Tout homme d'honneur devrait de son propre mouvement se rendre justiciable de cet auguste tribunal, lui soumettre d'avance ses engagements, ses paroles et ses actions. S'il connaît de toutes les contestations concernant le point d'honneur entre les gentilshommes et les officiers, n'y a-t-il pas une nombreuse classe d'hommes qui, sans être militaires, vivent noblement, et qui ont aussi leur point d'honneur? Si l'engagement de tout homme libre était porté devant ce tribunal, s'il embrassait toutes les personnes qui ont reçu cette éducation distinguée, laquelle établit une différence réelle entre les hommes, une foule de procédés honteux qui déshonorent la société disparaîtraient. On ne connaîtrait plus ces débats qui donnent un spectacle scandaleux et tendent à avilir des professions honorables: les engagements les plus sacrés ne seraient pas annullés par la lenteur des lois; le respect de soi-même, ce sentiment énergique, connu de nos ancêtres, renaîtrait dans toute sa dignité, la parole deviendrait un contrat; toute injure serait effacée; toute accusation gratuite serait punie; le fourbe, l'intrigant, le menteur n'ayant plus pour égide les formes tortueuses

et ténébreuses de la chicane, seraient à découvert devant la franchise et la loyauté des juges. Le règne de l'honneur reparaîtrait, on serait soumis à d'augustes lois, et le lâche serait celui qui esquiverait ou voudrait infirmer les sentences émanées d'un pareil tribunal.

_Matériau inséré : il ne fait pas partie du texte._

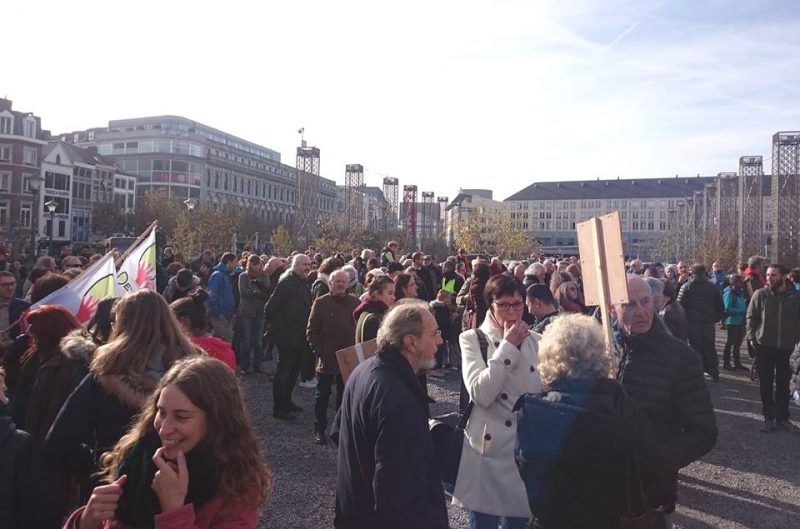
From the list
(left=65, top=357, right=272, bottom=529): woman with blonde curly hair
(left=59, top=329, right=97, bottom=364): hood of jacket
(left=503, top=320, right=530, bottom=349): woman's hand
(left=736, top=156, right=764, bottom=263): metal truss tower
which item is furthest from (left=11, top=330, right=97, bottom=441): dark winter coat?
(left=736, top=156, right=764, bottom=263): metal truss tower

Le doyen des maréchaux de France porte, par distinction des autres, au côté droit de ses armes, une épée nue, et au côté gauche un bâton d'azur semé de fleurs de lis d'or, soutenu et porté par deux mains droites.

Louis-François-Armand du Plessis, duc de Richelieu et de Fronsac, pair de France, est aujourd'hui doyen des maréchaux de France. Il a pris au bas de ses armes le titre de connétable. C'est chez lui que se tient le tribuual, et que la compagnie de la connétablie y fait un service des plus assidus. Il est né le 13 mars 1696; et son nom, ses services, son caractère, sa fortune, sa renommée, l'influence de son esprit et son âge, lui donnent rang parmi ces hommes peu communs qui piquent la curiosité de leur siècle, et dont le portrait ressemblant ne manquera pas d'être transmis à la postérité, à qui seule il appartient de les juger en dernier ressort.

CIX.

Indécence dans les églises.

Il arrive aux bons paysans ou au plus bas peuple de chanter la messe ou les vêpres; sans l'avoir jamais appris autrement que de l'entendre perpétuellement de la bouche des prêtres; mais comme ces mots latins n'ont point de signification pour les chanteurs ils crient à tue-tête, et c'est ainsi qu'ils se dédommagent de l'ennui de n'y rien comprendre.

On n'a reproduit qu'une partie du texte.